START Working data

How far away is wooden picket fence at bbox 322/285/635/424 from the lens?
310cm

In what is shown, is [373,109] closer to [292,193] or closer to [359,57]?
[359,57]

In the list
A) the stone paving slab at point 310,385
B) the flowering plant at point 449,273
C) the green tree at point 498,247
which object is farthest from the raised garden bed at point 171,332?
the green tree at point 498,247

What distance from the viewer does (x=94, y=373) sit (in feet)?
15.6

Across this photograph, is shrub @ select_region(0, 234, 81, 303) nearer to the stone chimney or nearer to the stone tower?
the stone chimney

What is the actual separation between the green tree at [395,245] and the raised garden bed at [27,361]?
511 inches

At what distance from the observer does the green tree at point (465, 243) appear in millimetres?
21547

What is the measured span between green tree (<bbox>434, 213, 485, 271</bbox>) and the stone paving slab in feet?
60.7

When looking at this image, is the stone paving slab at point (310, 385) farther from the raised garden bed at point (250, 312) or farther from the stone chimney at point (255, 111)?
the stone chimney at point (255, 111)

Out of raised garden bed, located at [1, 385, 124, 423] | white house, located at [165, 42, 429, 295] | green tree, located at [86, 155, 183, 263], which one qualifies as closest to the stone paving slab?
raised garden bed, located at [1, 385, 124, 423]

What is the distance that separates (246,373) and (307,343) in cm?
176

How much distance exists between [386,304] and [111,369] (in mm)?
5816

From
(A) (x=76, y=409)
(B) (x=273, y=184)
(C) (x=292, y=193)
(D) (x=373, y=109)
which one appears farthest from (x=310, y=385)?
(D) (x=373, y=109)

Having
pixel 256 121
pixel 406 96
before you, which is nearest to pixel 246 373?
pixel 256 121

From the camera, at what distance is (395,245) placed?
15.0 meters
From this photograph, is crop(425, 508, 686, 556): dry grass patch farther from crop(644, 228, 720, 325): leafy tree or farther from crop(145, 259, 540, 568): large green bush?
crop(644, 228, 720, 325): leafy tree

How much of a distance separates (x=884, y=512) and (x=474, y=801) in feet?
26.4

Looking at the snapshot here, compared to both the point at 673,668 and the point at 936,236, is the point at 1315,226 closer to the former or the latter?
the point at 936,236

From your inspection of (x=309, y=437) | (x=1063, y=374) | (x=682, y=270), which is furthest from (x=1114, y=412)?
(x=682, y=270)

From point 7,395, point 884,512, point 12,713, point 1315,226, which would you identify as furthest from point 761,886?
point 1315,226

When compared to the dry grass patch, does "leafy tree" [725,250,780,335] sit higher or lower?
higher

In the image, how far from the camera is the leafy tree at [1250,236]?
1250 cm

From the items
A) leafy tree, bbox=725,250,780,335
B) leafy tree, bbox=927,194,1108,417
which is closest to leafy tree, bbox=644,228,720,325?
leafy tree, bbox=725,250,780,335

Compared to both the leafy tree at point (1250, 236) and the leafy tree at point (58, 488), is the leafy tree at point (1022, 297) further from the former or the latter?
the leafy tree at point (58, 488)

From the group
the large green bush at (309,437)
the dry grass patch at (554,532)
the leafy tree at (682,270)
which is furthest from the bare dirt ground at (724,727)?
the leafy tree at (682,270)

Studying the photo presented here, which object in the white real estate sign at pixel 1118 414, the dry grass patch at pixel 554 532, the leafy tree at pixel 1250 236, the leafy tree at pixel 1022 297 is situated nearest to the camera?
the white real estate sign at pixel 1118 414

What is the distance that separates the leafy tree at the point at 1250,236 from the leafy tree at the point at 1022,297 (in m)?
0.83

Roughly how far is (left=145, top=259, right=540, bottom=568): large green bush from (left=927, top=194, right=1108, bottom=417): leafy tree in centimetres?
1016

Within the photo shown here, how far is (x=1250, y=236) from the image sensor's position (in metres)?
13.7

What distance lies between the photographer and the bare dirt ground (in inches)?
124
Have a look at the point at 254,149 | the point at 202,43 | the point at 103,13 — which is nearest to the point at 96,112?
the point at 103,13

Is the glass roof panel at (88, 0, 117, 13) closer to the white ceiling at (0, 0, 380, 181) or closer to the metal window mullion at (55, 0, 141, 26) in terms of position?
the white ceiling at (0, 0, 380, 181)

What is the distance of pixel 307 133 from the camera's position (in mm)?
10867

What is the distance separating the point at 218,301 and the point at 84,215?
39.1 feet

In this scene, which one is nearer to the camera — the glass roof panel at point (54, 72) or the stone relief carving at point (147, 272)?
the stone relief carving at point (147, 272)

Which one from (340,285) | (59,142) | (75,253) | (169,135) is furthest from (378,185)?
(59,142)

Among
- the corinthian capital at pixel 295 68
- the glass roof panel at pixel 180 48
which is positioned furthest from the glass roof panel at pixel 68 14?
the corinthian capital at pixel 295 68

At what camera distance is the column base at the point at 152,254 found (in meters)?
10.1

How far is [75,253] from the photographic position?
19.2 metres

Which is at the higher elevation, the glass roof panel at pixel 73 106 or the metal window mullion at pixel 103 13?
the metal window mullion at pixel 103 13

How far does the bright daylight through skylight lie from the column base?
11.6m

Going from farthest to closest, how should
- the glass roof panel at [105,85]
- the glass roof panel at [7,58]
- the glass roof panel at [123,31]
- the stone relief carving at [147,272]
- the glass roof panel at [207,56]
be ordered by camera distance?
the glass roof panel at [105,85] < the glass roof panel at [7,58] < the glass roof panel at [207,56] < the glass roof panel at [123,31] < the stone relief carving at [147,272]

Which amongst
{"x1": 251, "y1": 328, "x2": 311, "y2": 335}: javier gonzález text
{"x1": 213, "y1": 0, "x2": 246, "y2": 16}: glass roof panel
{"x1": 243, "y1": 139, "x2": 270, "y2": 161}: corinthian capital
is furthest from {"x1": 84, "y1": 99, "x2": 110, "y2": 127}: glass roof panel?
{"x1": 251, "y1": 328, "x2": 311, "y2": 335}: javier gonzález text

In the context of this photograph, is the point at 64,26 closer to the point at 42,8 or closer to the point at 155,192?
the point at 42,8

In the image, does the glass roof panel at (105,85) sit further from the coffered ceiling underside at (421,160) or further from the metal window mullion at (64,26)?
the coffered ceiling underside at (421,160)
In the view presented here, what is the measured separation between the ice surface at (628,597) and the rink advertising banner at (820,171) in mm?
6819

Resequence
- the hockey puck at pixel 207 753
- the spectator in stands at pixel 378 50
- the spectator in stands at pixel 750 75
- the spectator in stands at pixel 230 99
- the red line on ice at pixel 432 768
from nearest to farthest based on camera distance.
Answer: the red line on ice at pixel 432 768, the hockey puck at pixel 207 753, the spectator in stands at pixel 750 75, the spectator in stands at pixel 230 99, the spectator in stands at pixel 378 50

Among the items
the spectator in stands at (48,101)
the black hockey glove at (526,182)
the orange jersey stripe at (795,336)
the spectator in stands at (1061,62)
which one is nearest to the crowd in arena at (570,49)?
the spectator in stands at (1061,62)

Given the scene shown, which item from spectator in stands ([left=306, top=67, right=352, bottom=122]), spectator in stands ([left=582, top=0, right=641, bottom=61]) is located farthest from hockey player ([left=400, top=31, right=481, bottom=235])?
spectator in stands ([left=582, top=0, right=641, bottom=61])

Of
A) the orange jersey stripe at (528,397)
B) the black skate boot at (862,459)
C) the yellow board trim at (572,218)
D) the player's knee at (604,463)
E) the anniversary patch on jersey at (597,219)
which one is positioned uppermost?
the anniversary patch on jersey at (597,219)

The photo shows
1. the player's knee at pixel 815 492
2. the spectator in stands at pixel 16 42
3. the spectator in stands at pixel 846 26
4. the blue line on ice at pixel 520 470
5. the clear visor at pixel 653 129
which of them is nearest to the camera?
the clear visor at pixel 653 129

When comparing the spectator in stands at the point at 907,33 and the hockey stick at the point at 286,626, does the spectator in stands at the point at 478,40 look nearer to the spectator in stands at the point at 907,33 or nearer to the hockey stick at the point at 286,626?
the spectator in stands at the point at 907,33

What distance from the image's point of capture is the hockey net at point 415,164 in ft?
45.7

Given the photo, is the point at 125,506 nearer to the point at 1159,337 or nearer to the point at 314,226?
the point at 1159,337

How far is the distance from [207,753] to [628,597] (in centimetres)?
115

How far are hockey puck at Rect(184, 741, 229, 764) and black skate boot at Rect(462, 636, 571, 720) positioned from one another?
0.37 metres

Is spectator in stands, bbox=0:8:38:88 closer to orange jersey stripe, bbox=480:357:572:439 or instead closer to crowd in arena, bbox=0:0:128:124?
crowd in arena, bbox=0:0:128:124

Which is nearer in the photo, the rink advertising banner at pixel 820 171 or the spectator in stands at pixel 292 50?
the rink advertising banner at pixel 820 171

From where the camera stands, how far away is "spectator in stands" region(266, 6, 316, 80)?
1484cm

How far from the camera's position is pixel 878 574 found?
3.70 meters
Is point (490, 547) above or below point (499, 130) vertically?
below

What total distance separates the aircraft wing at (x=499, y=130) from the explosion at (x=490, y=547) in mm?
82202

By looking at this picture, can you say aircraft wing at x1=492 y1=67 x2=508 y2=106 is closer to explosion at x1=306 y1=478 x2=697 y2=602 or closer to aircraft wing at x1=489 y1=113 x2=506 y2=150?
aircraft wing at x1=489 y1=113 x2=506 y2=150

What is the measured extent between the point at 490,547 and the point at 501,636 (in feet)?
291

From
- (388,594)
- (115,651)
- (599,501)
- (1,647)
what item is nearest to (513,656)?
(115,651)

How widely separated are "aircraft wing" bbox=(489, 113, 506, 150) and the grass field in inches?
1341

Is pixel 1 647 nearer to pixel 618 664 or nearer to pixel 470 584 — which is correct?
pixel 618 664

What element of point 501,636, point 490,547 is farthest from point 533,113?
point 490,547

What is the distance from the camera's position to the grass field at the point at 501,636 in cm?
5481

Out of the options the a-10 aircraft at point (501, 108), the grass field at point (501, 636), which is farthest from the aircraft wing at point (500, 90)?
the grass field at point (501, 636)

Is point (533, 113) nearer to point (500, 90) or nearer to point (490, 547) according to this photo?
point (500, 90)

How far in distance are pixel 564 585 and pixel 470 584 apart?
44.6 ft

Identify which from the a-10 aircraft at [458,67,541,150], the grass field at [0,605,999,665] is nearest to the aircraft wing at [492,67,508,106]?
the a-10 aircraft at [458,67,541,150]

END Working data

▶ Exercise goal
Copy the entries word for word, starting at the line that contains "Is point (533, 113)" and continuing through the last line of the entries.

▶ Output for this task
Is point (533, 113) nearer to point (500, 90) or nearer to point (490, 547) according to this photo?
point (500, 90)

How far in distance are pixel 564 585 and pixel 470 584 apart?
44.6 ft

Identify which from the a-10 aircraft at [458,67,541,150], the grass field at [0,605,999,665] is nearest to the aircraft wing at [492,67,508,106]?
the a-10 aircraft at [458,67,541,150]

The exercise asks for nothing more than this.